■ INPUT FOR THIS TASK ■
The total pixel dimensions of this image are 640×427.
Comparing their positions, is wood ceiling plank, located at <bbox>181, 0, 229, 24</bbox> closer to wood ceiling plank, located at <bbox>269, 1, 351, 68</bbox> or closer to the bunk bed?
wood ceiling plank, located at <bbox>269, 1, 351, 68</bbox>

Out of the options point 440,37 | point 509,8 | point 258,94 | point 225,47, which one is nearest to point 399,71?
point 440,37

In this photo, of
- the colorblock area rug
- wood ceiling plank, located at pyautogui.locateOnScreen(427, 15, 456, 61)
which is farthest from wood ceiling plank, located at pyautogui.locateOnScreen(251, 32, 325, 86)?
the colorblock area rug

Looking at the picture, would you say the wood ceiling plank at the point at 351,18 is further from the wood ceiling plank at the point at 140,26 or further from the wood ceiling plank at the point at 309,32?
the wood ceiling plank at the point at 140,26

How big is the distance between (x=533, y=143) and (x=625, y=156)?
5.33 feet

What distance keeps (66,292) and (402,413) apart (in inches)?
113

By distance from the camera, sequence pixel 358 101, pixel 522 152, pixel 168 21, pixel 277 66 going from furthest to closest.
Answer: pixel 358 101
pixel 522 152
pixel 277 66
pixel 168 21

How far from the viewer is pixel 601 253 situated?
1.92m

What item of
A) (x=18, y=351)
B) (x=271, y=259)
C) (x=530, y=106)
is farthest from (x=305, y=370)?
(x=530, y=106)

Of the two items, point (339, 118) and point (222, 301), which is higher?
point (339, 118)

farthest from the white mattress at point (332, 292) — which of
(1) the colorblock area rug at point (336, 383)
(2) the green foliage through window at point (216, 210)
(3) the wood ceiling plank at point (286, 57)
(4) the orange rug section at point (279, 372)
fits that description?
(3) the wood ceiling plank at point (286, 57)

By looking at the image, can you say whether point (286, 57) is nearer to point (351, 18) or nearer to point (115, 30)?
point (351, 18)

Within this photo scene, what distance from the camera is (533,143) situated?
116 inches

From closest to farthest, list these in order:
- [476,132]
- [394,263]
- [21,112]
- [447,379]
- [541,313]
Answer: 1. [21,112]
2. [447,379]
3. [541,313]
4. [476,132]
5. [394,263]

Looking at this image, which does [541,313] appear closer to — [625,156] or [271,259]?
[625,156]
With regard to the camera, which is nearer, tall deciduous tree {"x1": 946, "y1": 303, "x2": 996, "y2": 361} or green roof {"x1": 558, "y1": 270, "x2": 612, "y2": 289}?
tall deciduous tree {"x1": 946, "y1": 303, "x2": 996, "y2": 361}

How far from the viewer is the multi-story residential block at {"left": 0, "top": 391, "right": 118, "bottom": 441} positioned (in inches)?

■ OBJECTIVE ■
All of the lines above need to be given again exactly.

■ RESULT OF THIS TASK ■
The total pixel dimensions of this image are 640×427.
Comparing their positions, is wood ceiling plank, located at <bbox>181, 0, 229, 24</bbox> closer to wood ceiling plank, located at <bbox>269, 1, 351, 68</bbox> or closer to the bunk bed?
wood ceiling plank, located at <bbox>269, 1, 351, 68</bbox>

Out of the options point 440,37 | point 509,8 | point 258,94 | point 225,47, which one is nearest to point 399,71?
point 440,37

In this photo, of
- the colorblock area rug
- wood ceiling plank, located at pyautogui.locateOnScreen(427, 15, 456, 61)
which is farthest from wood ceiling plank, located at pyautogui.locateOnScreen(251, 32, 325, 86)?
the colorblock area rug

Looking at the picture, would you say the wood ceiling plank at the point at 351,18 is further from the wood ceiling plank at the point at 140,26 or further from the wood ceiling plank at the point at 309,32?
the wood ceiling plank at the point at 140,26

How big is the distance between (x=533, y=143) and (x=625, y=156)?
5.33 feet

What distance keeps (66,292) and (402,413) apart (in inches)?
113

By distance from the camera, sequence pixel 358 101, pixel 522 152, pixel 168 21, pixel 277 66 going from furthest to closest.
Answer: pixel 358 101
pixel 522 152
pixel 277 66
pixel 168 21

How far from the viewer is pixel 601 253 situated?
1.92m

What item of
A) (x=18, y=351)
B) (x=271, y=259)
C) (x=530, y=106)
is farthest from (x=305, y=370)?
(x=530, y=106)

Of the two items, point (339, 118) and point (222, 301), which is higher?
point (339, 118)

farthest from the white mattress at point (332, 292) — which of
(1) the colorblock area rug at point (336, 383)
(2) the green foliage through window at point (216, 210)
(3) the wood ceiling plank at point (286, 57)
(4) the orange rug section at point (279, 372)
fits that description?
(3) the wood ceiling plank at point (286, 57)

By looking at the image, can you say whether point (286, 57) is nearer to point (351, 18) or nearer to point (115, 30)?
point (351, 18)

Within this photo scene, what distance from the camera is (533,143) situated?
116 inches

From closest to farthest, list these in order:
- [476,132]
- [394,263]
- [21,112]
- [447,379]
- [541,313]
Answer: 1. [21,112]
2. [447,379]
3. [541,313]
4. [476,132]
5. [394,263]

Looking at this image, which does [541,313] appear closer to — [625,156] or [271,259]?
[625,156]
With regard to the camera, which is nearer, tall deciduous tree {"x1": 946, "y1": 303, "x2": 996, "y2": 361} or green roof {"x1": 558, "y1": 270, "x2": 612, "y2": 289}?
tall deciduous tree {"x1": 946, "y1": 303, "x2": 996, "y2": 361}

How far from the viewer is the multi-story residential block at {"left": 0, "top": 391, "right": 118, "bottom": 441} positioned (in inches)?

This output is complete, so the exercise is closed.